Step 1: Setting Up AWS IAM Policies
To grant the necessary permissions for accessing S3 resources, you’ll start by creating an AWS IAM policy. The following sample policy provides permissions for reading, writing, and managing objects in your S3 bucket:
{
"Version": "2012-10-17",
"Statement": [
{
"Effect": "Allow",
"Action": [
"sts:AssumeRole",
"s3:PutObject",
"s3:GetObject",
"s3:GetObjectVersion",
"s3:DeleteObject",
"s3:DeleteObjectVersion"
],
"Resource": [
"arn:aws:s3:::your-s3-bucket-name",
"arn:aws:s3:::your-s3-bucket-name/*",
"roleArnPlaceholder"
]
},
{
"Effect": "Allow",
"Action": "s3:ListBucket",
"Resource": "arn:aws:s3:::your-s3-bucket-name",
"Condition": {
"StringLike": {
"s3:prefix": "*"
}
}
},
{
"Effect": "Allow",
"Action": "sts:AssumeRole",
"Resource": "roleArnPlaceholder"
}
]
}
Step 2: Create and Assign IAM Role
Next, create a new IAM role in AWS and attach the above policy. This role will enable Snowflake to access your S3 bucket. Once created, copy the role’s ARN and replace roleArnPlaceholder
in the policy above.
Step 3: Create a Storage Integration in Snowflake
Storage integrations in Snowflake allow for smooth connectivity to external data sources like S3. Here’s how to create a storage integration in Snowflake:
CREATE OR REPLACE STORAGE INTEGRATION AwsData_Integration
TYPE = EXTERNAL_STAGE
STORAGE_PROVIDER = S3
ENABLED = TRUE
STORAGE_AWS_ROLE_ARN = 'roleArnPlaceholder'
STORAGE_ALLOWED_LOCATIONS = ('s3://your-s3-bucket-location');
Remember to replace roleArnPlaceholder
with the ARN of the IAM role created in the previous step.

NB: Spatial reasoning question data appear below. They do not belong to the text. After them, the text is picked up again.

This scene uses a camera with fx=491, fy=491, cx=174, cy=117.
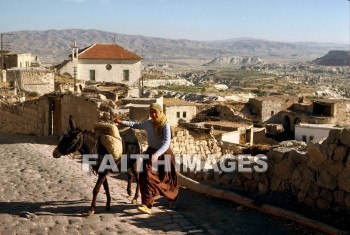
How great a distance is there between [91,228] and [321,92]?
11301 centimetres

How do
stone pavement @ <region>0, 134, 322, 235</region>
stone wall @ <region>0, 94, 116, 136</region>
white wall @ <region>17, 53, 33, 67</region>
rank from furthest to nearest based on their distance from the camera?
white wall @ <region>17, 53, 33, 67</region> → stone wall @ <region>0, 94, 116, 136</region> → stone pavement @ <region>0, 134, 322, 235</region>

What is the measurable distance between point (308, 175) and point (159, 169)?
2373mm

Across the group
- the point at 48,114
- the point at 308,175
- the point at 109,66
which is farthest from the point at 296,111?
the point at 308,175

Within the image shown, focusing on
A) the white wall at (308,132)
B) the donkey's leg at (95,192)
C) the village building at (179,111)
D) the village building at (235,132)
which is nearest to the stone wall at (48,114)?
the donkey's leg at (95,192)

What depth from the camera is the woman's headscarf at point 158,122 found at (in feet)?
25.8

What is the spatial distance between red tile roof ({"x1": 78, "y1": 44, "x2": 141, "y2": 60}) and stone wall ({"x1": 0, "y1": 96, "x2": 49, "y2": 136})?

Step 4: Establish Trust Using an External ID in AWS
To secure the Snowflake-to-S3 connection, configure an External ID in the AWS IAM role’s trust relationship. Retrieve this ID by describing the integration in Snowflake:
DESC INTEGRATION AwsData_Integration;
Then, add the External ID to the trust policy in AWS as follows:
{
"Version": "2012-10-17",
"Statement": [
{
"Effect": "Allow",
"Principal": {
"AWS": "your-aws-user-arn"
},
"Action": "sts:AssumeRole",
"Condition": {
"StringEquals": {
"sts:ExternalId": "externalIdValue"
}
}
}
]
}
Replace your-aws-user-arn
and externalIdValue
with the actual values from Snowflake.
Step 5: Configure a Stage in Snowflake
Stages in Snowflake serve as intermediary storage locations for data loading from external sources. Configure a stage using the storage integration created earlier, specifying the URL of your S3 bucket and file format:
CREATE OR REPLACE STAGE AwsData_Stage
STORAGE_INTEGRATION = AwsData_Integration
URL = 's3://your-s3-bucket-location'
FILE_FORMAT = Database.Schema.FileFormat;
Grant the necessary usage permissions on this stage:
GRANT USAGE ON STAGE AwsData_Stage TO ROLE ACCOUNTADMIN;
Step 6: Create a Table in Snowflake
Now, define a Snowflake table to store the data transferred from S3. Structure the table to match the schema of your incoming data:
CREATE OR REPLACE TABLE TableForSnowflake (
Id INTEGER NOT NULL PRIMARY KEY,
Data1 BIGINT NOT NULL,
Data2 VARCHAR(255) NOT NULL,
Data3 VARIANT NOT NULL
);
Step 7: Set Up Data Pipes for Continuous Data Ingestion
To enable continuous data ingestion from the S3 stage, set up a Snowflake pipe. This configuration allows data to flow from the stage into your table automatically.
CREATE OR REPLACE PIPE Database.Schema.DataPipe AUTO_INGEST = TRUE AS
COPY INTO TableForSnowflake (
Id,
Data1,
Data2,
Data3
)
FROM (
SELECT
$1:Id::INTEGER AS Id,
$1:Data1::BIGINT AS Data1,
$1:Data2::VARCHAR(255) AS Data2,
$1:Data3::VARIANT AS Data3
FROM @AwsData_Stage
);
Summary
Following these steps will set up a secure and automated data pipeline from AWS S3 to Snowflake. By using IAM policies, Snowflake storage integration, stages, tables, and data pipes, you can streamline data transfers, enabling effective data management and analysis across both platforms. This setup not only improves data handling efficiency but also supports real-time insights for data-driven decision-making.